Biffy Clyro – Futique
Alben im Rampenlicht

Biffy Clyro - Futique: Alben im Rampenlicht

Thorsten Sprengel Von Thorsten Sprengel am 19. September 2025

ANZEIGE

Zukunft wird Vergangenheit

Das neue Album von Biffy Clyro wirft viele Fragen auf. Die erste mir in den Sinn kommende ist „Was bitte bedeutet Futique?“. Das Wort wurde von der Band für das Album erfunden und stellt eine Kreuzung zwischen „future“ (Zukunft) und „antique“ (Antiquität) dar.

Damit ist es eine Kombination aus Vergangenem und Zukünftigem. Die Band beschreibt das Wort als etwas Gegennwärtiges, das in der Zukunft zu einer Antiquität werden kann.

Soll das neue Album also in der Zukunft antiquarisch werden? Ist es dafür überhaupt geeignet?


PASSEND DAZU


Vier Jahre sind vergangen seit Biffy Clyro mit ihrem Doppelschlag „A Celebration Of Endings“ und vor allem „The Myth of the Happily Ever After“ meine Gehörgänge mit harten Rockgitarren durchgeblasen haben.

Das war aber auch bitter nötig nach dem für die Band doch arg poppig geratenen „Ellipsis“. An dieser Stelle muss ich mich als Fan dieses viel gescholtenen Albums äußern, auch wenn mir die rockigeren und komplexeren Biffy Clyro dann doch auch etwas besser gefallen.

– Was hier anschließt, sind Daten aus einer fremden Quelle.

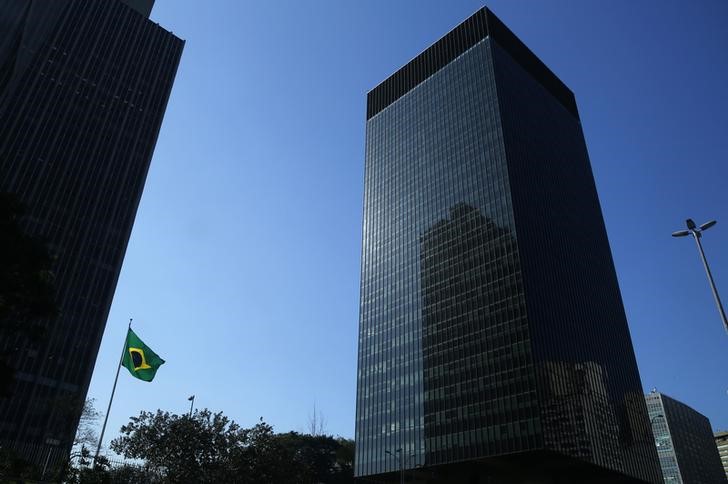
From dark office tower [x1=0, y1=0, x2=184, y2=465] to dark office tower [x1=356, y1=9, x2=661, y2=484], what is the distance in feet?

Die spannende Frage ist jetzt, welche Art Musik präsentiert uns die Band auf Futique. Aber fangen wir am Anfang an.

Die großen Stadien rufen

Das Album startet mit dem bereits vor einigen Monaten als Single veröffentlichten „A Little Love“. Ein Klavierintro führt uns in das Album. Dieses Instrument wird auch den Bogen zum Ende des Albums schließen.

Der Song bietet einen schönen verschleppten Rhythmus und einen bombastischen Refrain. Gelungener Start, wenn auch etwas poppig.

Das folgende „Hunting Season“ zieht dann das Tempo noch etwas an und rockt direkt mit den ersten Klängen los. Simon Neil zeigt sich rebellisch am Gesang und auch der Pre Chorus haut gut rein.

Dann kommt der Refrain und wie schon bei „A Little Love“ ist dieser einfach nur bombastisch – wie für die großen Stadien der Welt geschaffen. Damit bricht die Band aber auch etwas mit dem Rest des Songs.

Fans der ersten Stunden sollen dann wieder mit einem Biffy Clyro-typischen verrückten, rockigen Break und einem schön abrupten Ende versöhnt werden. Das gelingt auch.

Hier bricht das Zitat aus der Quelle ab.